Présentation de Rémy Cazals

       

Professeur émérite d'histoire contemporaine, Rémy Cazals promeut une écriture de l'histoire tenant compte des hommes et des femmes « ordinaires » confrontés à des événements extraordinaires, qu'il s'agisse d'étudier des bouleversements politiques, économiques et sociaux ou des guerres. En 1974, sa thèse plonge le lecteur avec les ouvriers de Mazamet (dans la grève et l'action quotidienne, 1909-1914). Il s'appuie entre autres sur des sources orales pour donner la parole à ceux dont on parle mais qui s'expriment peu.

      Le succès des carnets de guerre de Louis Barthas [1978] ouvre la voie à d'autres publications de témoignages marqués par une grande diversité. Dans cette galerie de témoins se côtoient des combattants issus d'une même famille (Marthe, Joseph, Lucien, Marcel Papillon), liés par une même entreprise (Brusson Jeune), servant dans des armes différentes et d'origines sociales diverses ; on y croise également des prisonniers de guerre (Hans Rodewald, Antoine Bieisse, Fernand Tailhades), des non-combattants mobilisés dans l'arrière-front (Raoul Berthelé, Albert Vidal), des civils pacifistes (Jules et Marie-Louise Puech),... Autant de voix qui rappellent la pluralité des expériences et permettent d'appréhender la Grande Guerre dans toute sa complexité [2012].
       L'attention portée aux témoignages amène Rémy Cazals à défendre au début des années 2000 une prise en compte de l'épaisseur sociale de la Grande Guerre dans des articles et des ouvrages [2001] et à participer à la fondation du CRID14-18 (Collectif de recherche international et de débats sur la guerre de 1914-1918).

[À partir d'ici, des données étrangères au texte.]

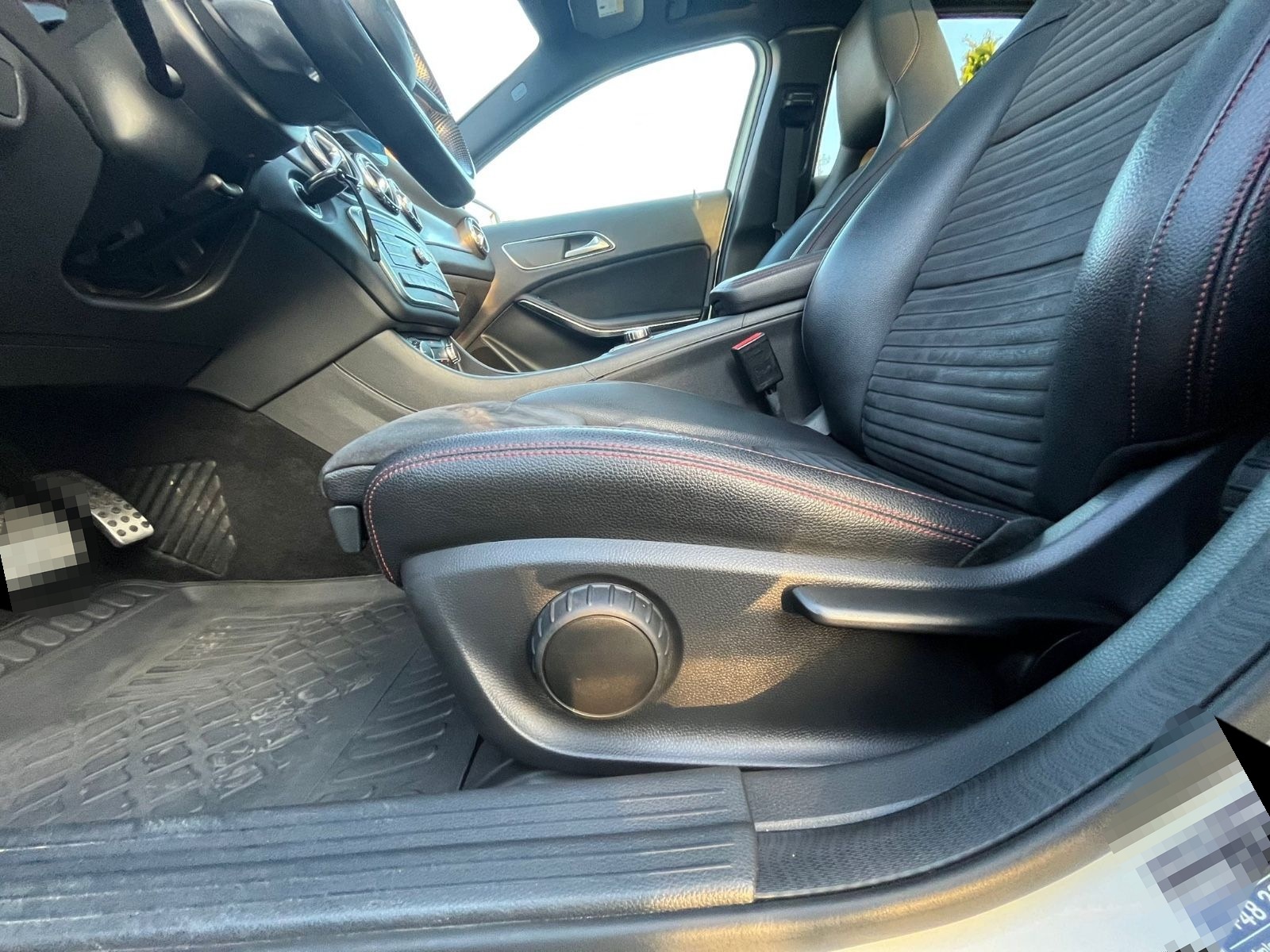 Mercedes-Benz GLA 250 4Matic foto 13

Membre du Conseil scientifique de la Mission du Centenaire de la Première Guerre mondiale, il poursuit son travail de recension et d'analyse des témoignages, enrichissant et affinant ainsi notre connaissance de la période.

Parmi les nombreux ouvrages de l'auteur :
Avec les ouvriers de Mazamet (dans la grève et l'action quotidienne, 1909-1914), Paris, Maspero, collection du Centre d'Histoire du Syndicalisme, 1978, 350 p. [2 e éd. revue et augmentée, Carcassonne, CLEF 89, 1995].
Avec Marc Ferro, Malcolm Brown et Olaf Mueller, Frères de tranchées, Paris, Perrin, 2005.
Avec Frédéric Rousseau, 14-18, le cri d'une génération, Toulouse, Privat, 2001.
Avec Nicolas Offenstadt (dir.), Le Chemin des Dames. De l'événement à la mémoire, Paris, Stock, 2004
Avec André Loez, 14-18, Vivre et mourir dans les tranchées, Paris, Tallandier, 2012.
(Dir.), 500 témoins de la Grande Guerre, Toulouse, Editions Midi-Pyrénéennes, 2013.